Tuesday, March 18, 2014

The Importance of Movement in the Early Years


Have you ever had that feeling where you just have to get up and move around?  Maybe you have been at your desk all day or driving in your car, perhaps just sitting in a chair too long.  All of these can restrict your movement.  And after a while of this even the most passive of us begin to feel a little confined and a bit frustrated.  Children can experience that same frustration.
For some of us, our earliest memories as children were of being confined to a playpen.  When everything and everyone around us was moving freely about, we were restrained from participating by those four meshed walls.  And as adults we may now find ourselves unwittingly restricting the movement and growth of our own children in a similar manner.  We may not realize that it is through movement and interaction with his environment that a child develops his view of his surroundings, his relationships with others, indeed, his own personality.  That is, a child constructs his outlook of his world through his interaction within it.  Therefore, by restricting a child’s access to his surroundings, by whatever means available, we are actually slowing his development.
Movement and vision are two of the primary components of early learning.  Through observation and physical interaction infants and toddlers learn about themselves, their environment, and the relationship between the two.  To foster this development, a room or corner can be prepared for the child in which he can move about freely, yet safely.  This environment should be one in which he can see and get to all things.  It is also one in which everything he has access to is appropriate and safe for his development level.

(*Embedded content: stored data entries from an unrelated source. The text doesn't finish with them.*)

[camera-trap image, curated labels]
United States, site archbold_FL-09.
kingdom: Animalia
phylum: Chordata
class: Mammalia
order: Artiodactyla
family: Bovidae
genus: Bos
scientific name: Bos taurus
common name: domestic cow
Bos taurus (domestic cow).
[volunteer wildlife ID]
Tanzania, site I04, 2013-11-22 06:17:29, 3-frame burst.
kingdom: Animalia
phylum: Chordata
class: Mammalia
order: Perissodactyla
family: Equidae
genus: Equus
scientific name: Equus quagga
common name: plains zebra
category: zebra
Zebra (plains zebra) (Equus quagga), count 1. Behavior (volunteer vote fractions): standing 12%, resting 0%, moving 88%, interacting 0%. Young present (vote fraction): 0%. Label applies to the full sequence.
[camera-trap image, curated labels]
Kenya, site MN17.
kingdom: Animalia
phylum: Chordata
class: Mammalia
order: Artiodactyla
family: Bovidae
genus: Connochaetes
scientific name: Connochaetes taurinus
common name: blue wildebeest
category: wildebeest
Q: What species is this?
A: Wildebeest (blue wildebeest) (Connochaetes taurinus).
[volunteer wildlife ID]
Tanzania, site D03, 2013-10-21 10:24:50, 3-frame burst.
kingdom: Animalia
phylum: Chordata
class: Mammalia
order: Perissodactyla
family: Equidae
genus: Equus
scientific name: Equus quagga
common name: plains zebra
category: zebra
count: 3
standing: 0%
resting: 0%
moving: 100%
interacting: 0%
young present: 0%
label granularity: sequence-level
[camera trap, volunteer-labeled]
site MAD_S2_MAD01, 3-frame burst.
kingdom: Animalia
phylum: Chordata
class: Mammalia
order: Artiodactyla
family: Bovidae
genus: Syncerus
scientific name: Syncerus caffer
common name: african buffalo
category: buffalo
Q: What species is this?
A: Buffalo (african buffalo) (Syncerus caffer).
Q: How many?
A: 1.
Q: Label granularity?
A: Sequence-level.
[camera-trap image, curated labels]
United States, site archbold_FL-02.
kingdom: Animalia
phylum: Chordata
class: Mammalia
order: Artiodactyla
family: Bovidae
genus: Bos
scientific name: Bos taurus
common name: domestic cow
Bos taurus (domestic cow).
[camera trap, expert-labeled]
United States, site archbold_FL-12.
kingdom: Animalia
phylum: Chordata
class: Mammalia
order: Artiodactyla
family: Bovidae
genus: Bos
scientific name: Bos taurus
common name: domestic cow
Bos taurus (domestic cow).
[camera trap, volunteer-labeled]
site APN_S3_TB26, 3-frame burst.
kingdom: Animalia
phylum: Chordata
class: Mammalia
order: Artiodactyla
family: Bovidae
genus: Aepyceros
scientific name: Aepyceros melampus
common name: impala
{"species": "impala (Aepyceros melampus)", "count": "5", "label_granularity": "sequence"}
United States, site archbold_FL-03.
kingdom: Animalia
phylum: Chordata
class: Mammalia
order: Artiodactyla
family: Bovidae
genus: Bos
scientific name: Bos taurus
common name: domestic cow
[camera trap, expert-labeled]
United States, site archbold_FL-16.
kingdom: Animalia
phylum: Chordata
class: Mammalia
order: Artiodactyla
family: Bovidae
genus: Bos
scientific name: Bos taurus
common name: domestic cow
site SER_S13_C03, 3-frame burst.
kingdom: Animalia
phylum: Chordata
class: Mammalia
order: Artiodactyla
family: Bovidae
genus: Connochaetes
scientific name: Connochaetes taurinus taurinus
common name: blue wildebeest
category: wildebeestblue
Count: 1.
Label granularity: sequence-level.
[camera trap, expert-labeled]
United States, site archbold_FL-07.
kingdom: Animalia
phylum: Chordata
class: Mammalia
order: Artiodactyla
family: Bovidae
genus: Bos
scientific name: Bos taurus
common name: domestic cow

The importance of being able to move about freely is seen early in a child’s development.  Consider the process of learning to walk.  Infants learn to walk partly as a natural process of their development and partly as a result of their seeing other children and adults walking around them.  They learn purposeful movement (and language) by imitating the actions of other people.  They do so because they have a genuine desire to be like them.  That is, the younger child wants to be like the older child who, in turn, wants to be like the adult.
Freedom of movement, then, is vital in early growth because it allows the child the opportunity not only to copy the actions of others but also to discover and interact with his surroundings.  Therefore, a child should be exposed to activities that are appropriate to his level of development and that are designed to promote purposeful movement.  As with an older child, an infant or toddler is stimulated by the activity and the result that can be achieved from this activity.
It is, then, the satisfaction that the child receives from meeting an inner desire to accomplish a goal, be it walking, crawling, or picking up a ball that drives his activity.  By restraining his movement, through restrictive clothing or confining furniture, a child at a very young age learns that movement, or activity, is bad.  He may become overly passive, learning from experience that his environment does not respond to his movement.  Or, he may learn to be overly aggressive, when he is free to move about, as he compensates for inactivity and attempts to interact with the world around him.  By allowing a child to learn about his environment first hand, we enable him to foster a positive sense of self and develop a constructive outlook on life from the very earliest years.